[Extracted entries]:

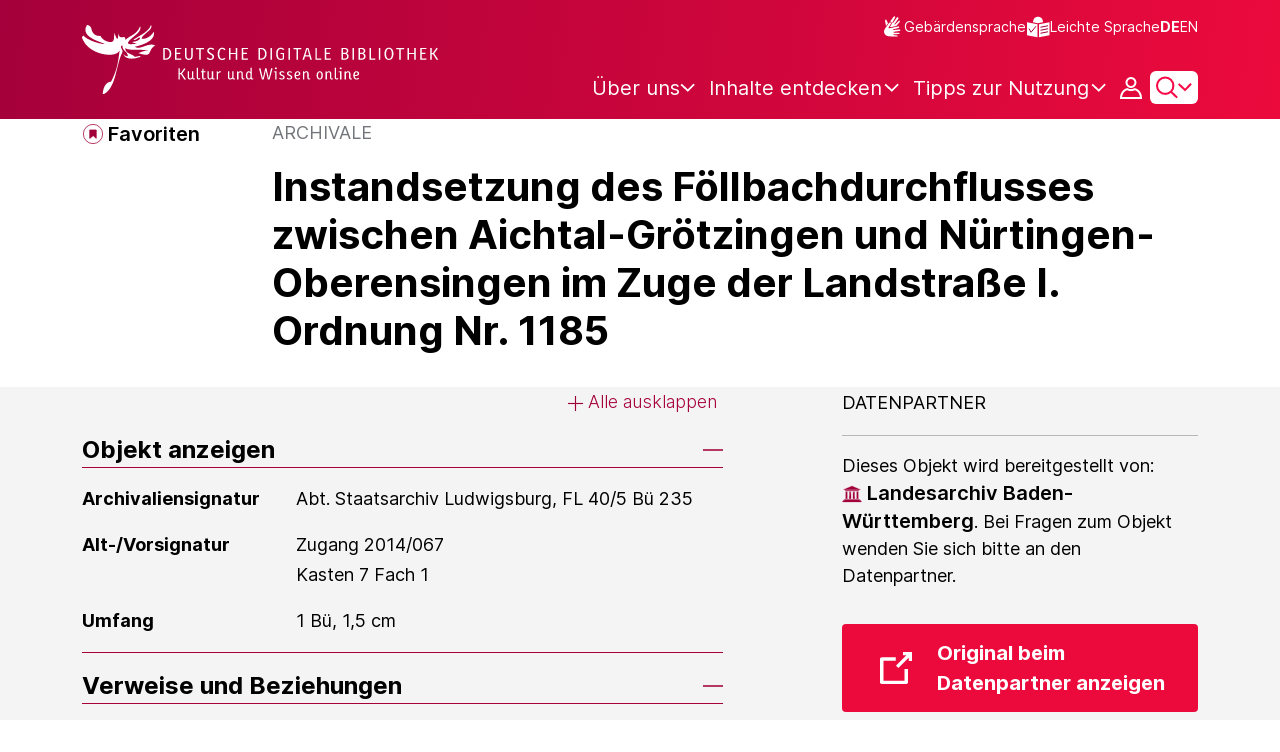

--- FILE ---
content_type: image/svg+xml;charset=UTF-8
request_url: https://www.deutsche-digitale-bibliothek.de/assets/item/hierarchy/home-806ccebb50a2649eede4407019e08338.svg
body_size: 573
content:
<svg width="26" height="24" viewBox="0 0 26 24" fill="none" xmlns="http://www.w3.org/2000/svg">
<rect width="26" height="24" fill="#727579"/>
<path d="M11.5 18.4999V14.9949C11.5 14.7499 11.75 14.4999 12 14.4999H14C14.25 14.4999 14.5 14.7499 14.5 14.9999V18.4999C14.5 18.6325 14.5527 18.7597 14.6464 18.8535C14.7402 18.9472 14.8674 18.9999 15 18.9999H19C19.1326 18.9999 19.2598 18.9472 19.3536 18.8535C19.4473 18.7597 19.5 18.6325 19.5 18.4999V11.4999C19.5001 11.4342 19.4873 11.3691 19.4622 11.3084C19.4372 11.2476 19.4004 11.1924 19.354 11.1459L18 9.79292V6.49992C18 6.36731 17.9473 6.24013 17.8536 6.14636C17.7598 6.0526 17.6326 5.99992 17.5 5.99992H16.5C16.3674 5.99992 16.2402 6.0526 16.1464 6.14636C16.0527 6.24013 16 6.36731 16 6.49992V7.79292L13.354 5.14592C13.3076 5.09935 13.2524 5.06241 13.1916 5.0372C13.1309 5.012 13.0658 4.99902 13 4.99902C12.9342 4.99902 12.8691 5.012 12.8084 5.0372C12.7476 5.06241 12.6924 5.09935 12.646 5.14592L6.646 11.1459C6.5996 11.1924 6.56282 11.2476 6.53777 11.3084C6.51272 11.3691 6.49988 11.4342 6.5 11.4999V18.4999C6.5 18.6325 6.55268 18.7597 6.64645 18.8535C6.74022 18.9472 6.86739 18.9999 7 18.9999H11C11.1326 18.9999 11.2598 18.9472 11.3536 18.8535C11.4473 18.7597 11.5 18.6325 11.5 18.4999Z" fill="white"/>
</svg>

[Exercise objective]: Every line above that holds "height" counts once; state the total and nothing else.

[Task response]: 2